▽

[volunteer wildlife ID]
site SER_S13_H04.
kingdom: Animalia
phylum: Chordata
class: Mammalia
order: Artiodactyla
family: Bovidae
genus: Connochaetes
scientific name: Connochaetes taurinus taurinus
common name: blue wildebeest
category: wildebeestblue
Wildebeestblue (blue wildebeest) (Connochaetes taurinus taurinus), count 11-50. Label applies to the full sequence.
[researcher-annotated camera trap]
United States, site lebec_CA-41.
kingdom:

△
▽

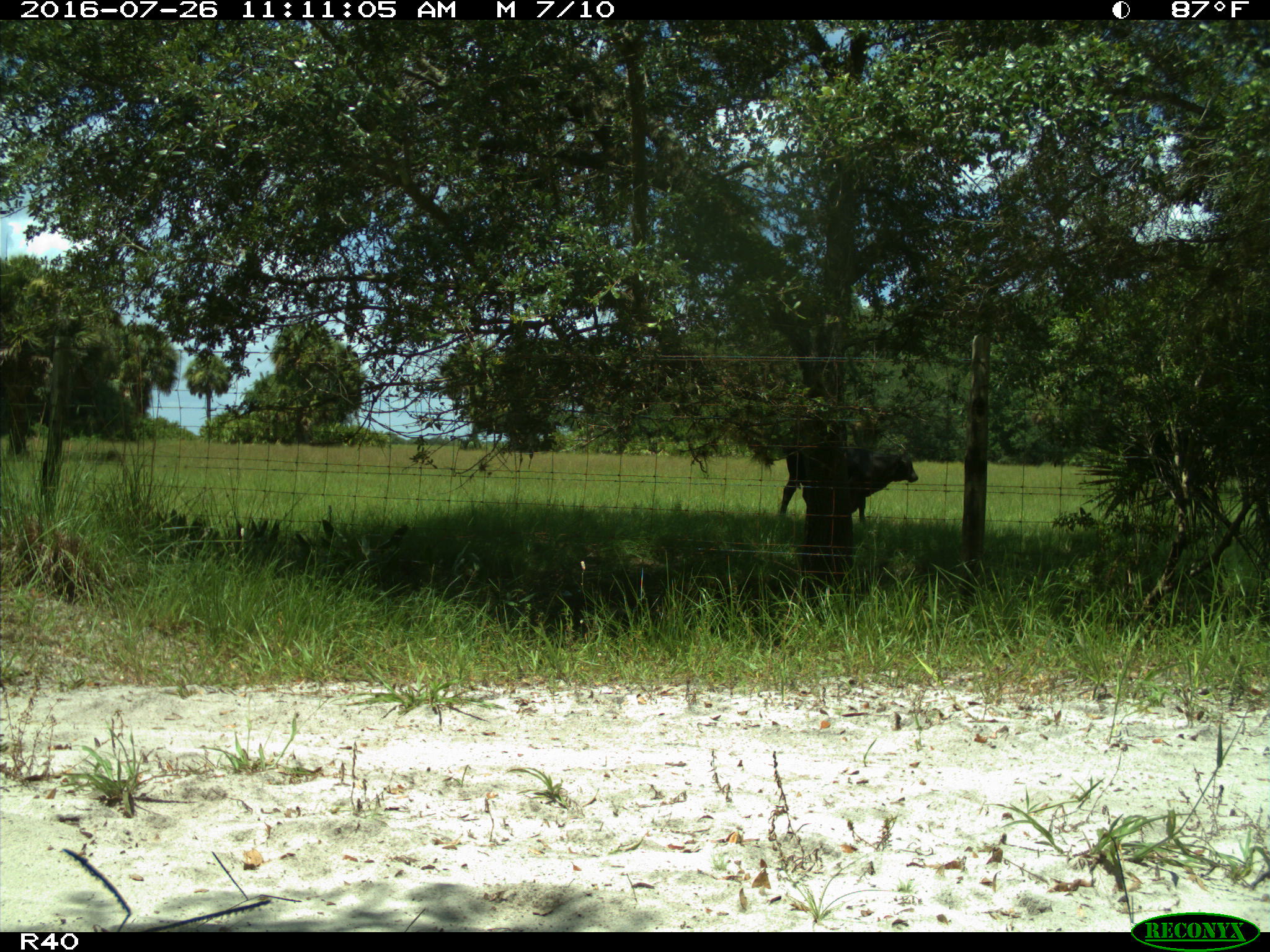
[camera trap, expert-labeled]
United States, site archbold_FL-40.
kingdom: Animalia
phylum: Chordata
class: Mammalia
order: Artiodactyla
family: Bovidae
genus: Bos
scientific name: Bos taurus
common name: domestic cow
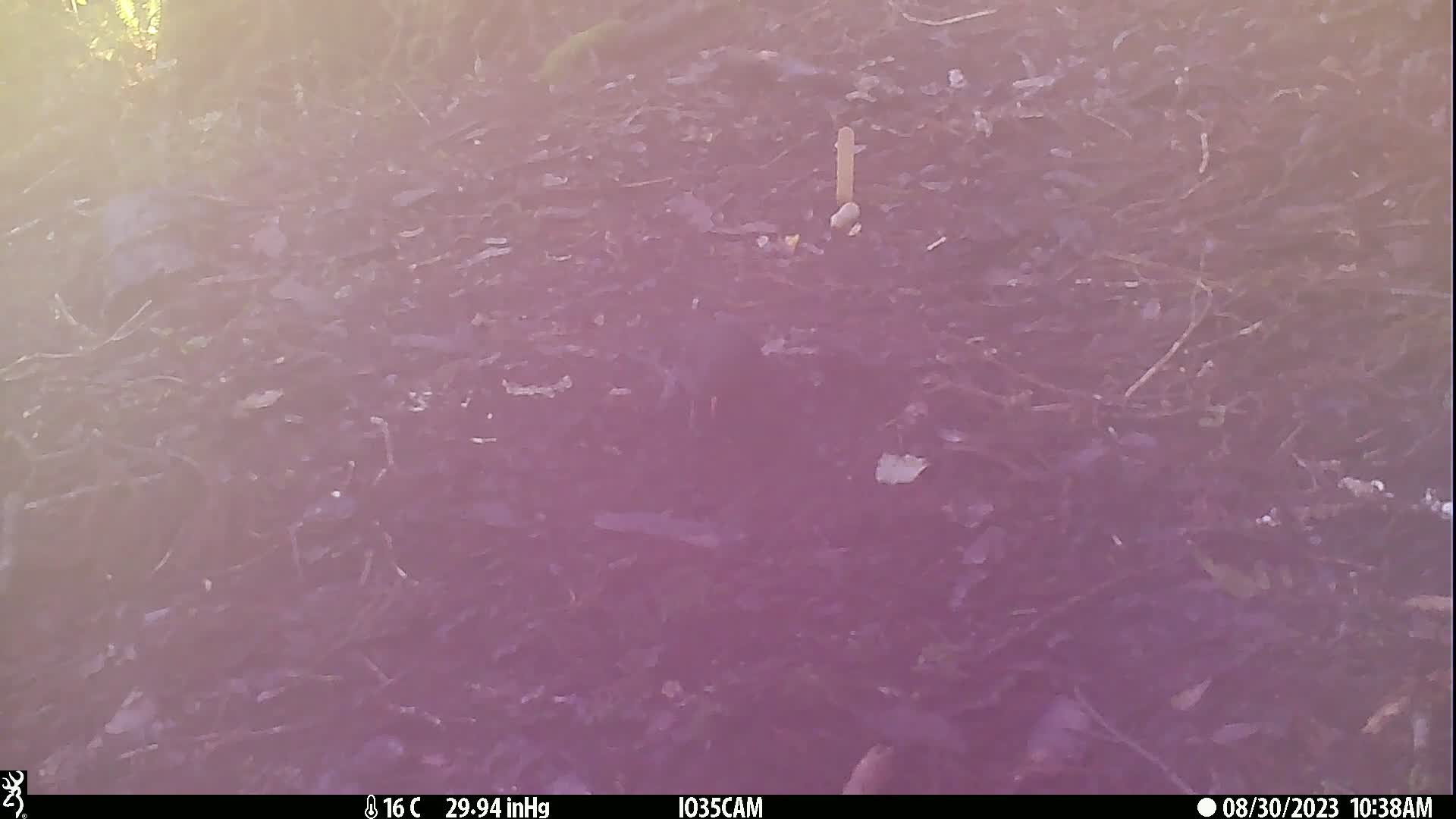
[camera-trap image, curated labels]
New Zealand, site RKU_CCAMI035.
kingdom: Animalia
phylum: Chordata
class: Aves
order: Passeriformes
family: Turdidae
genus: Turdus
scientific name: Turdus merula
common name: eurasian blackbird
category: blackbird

△
▽

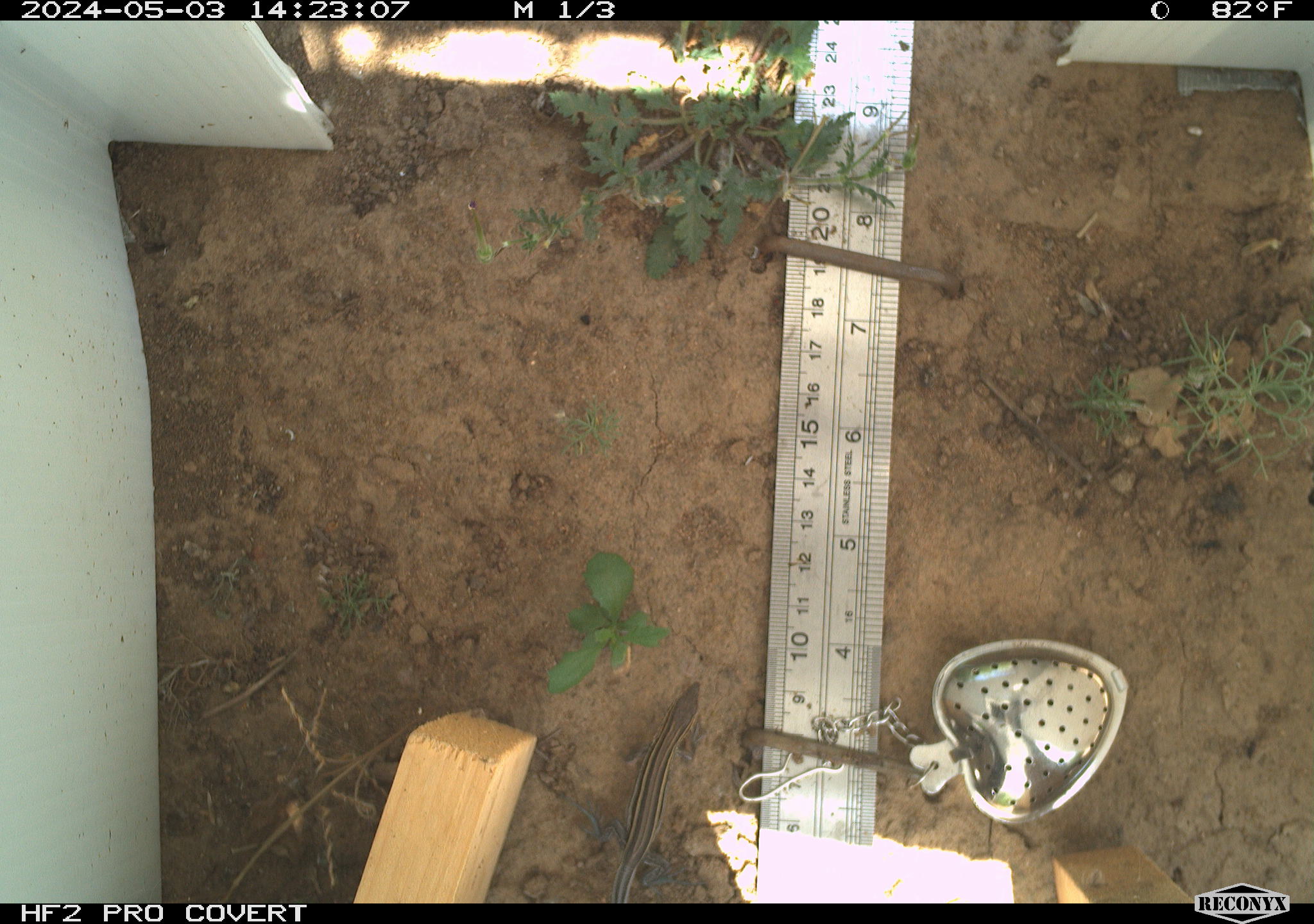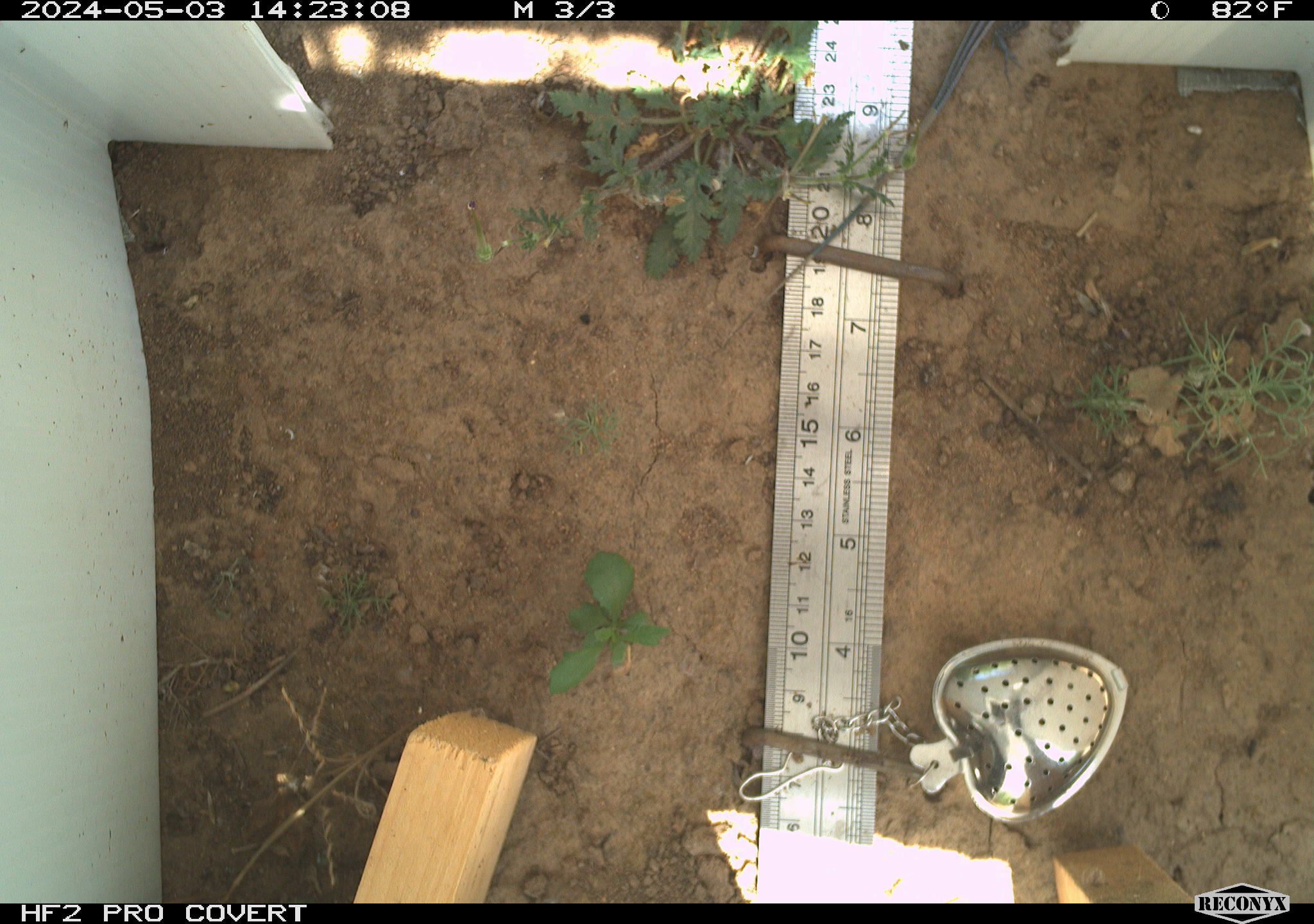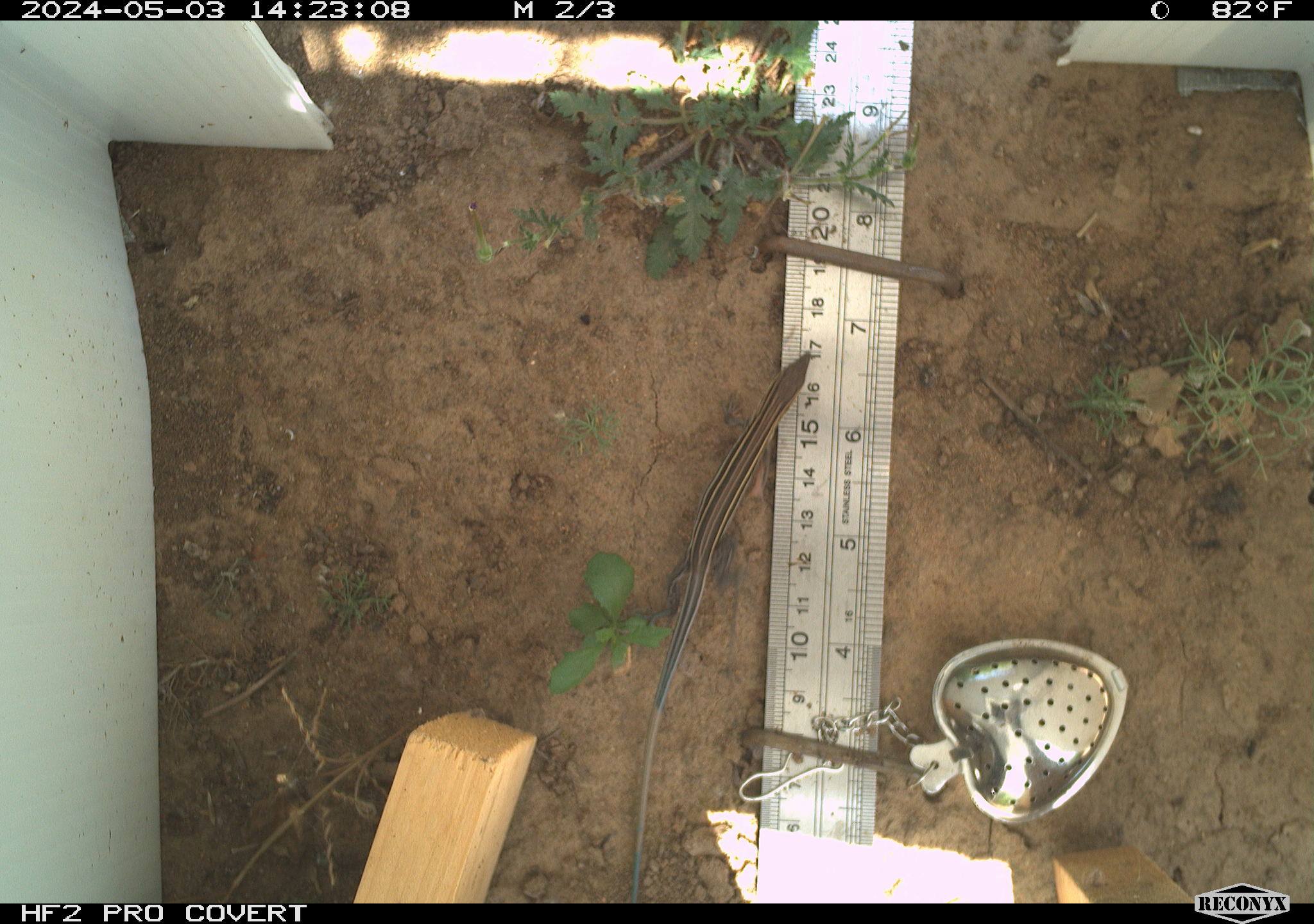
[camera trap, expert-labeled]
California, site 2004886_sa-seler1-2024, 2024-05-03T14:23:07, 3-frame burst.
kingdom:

△

WHAT THE TASK ASKS
What are the lines in the records above, word for word, from the one containing "common name: domestic cow" through the one containing "category: blackbird", both ends included and pictures left out?

PROBLEM SOLUTION
common name: domestic cow
[camera-trap image, curated labels]
New Zealand, site RKU_CCAMI035.
kingdom: Animalia
phylum: Chordata
class: Aves
order: Passeriformes
family: Turdidae
genus: Turdus
scientific name: Turdus merula
common name: eurasian blackbird
category: blackbird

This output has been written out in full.